The emotional toll of postpartum OCD
Parents with PPOCD often feel ashamed, isolated, and afraid to seek help. Even with the increased openness about mental health in the news and social media, parents are often terrified that if they tell the truth about what they are thinking or experiencing, then they may be judged, misunderstood or worse, their baby will be taken away from them.
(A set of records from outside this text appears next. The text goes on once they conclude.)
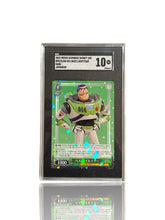 ‼️Buzz Lightyear 2023 Weiss Schwarz Disney 100 #DPXS104031 R Japanese (SGC 10)💨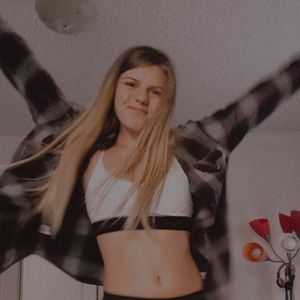 Meet your Posher, Tricia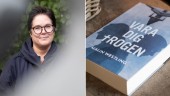Piteås skolchef debuterar som författare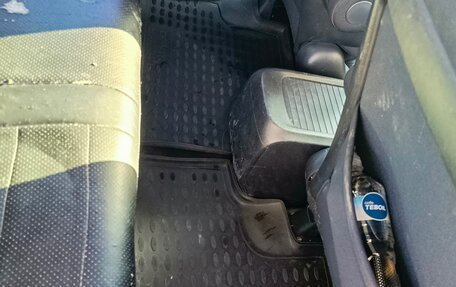 Honda CR-V IV, 2011 год, 1 300 000 рублей, 5 фотография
This is simply not true. Mental health professionals, health visitors, midwives, GPS, and counsellors are all trained to spot the signs of PPOCD, anxiety and depression in parents. Many mums suffer in silence, not realising that their experience is:
- common (especially among first-time parents)
- treatable
- not reflective of their character or intentions
How therapy helps
In therapy, we explore the thoughts and compulsions without judgment. An integrative approach draws on CBT, compassion-focused techniques, and psychoeducation to:
- help clients understand and label what’s happening
- reduce compulsive responses gradually
- rebuild a sense of self-trust and emotional safety
Postpartum OCD can feel terrifying. But you’re not alone – and you're not a bad parent. Reaching out for therapy is a courageous first step toward reclaiming peace of mind and confidence as a parent.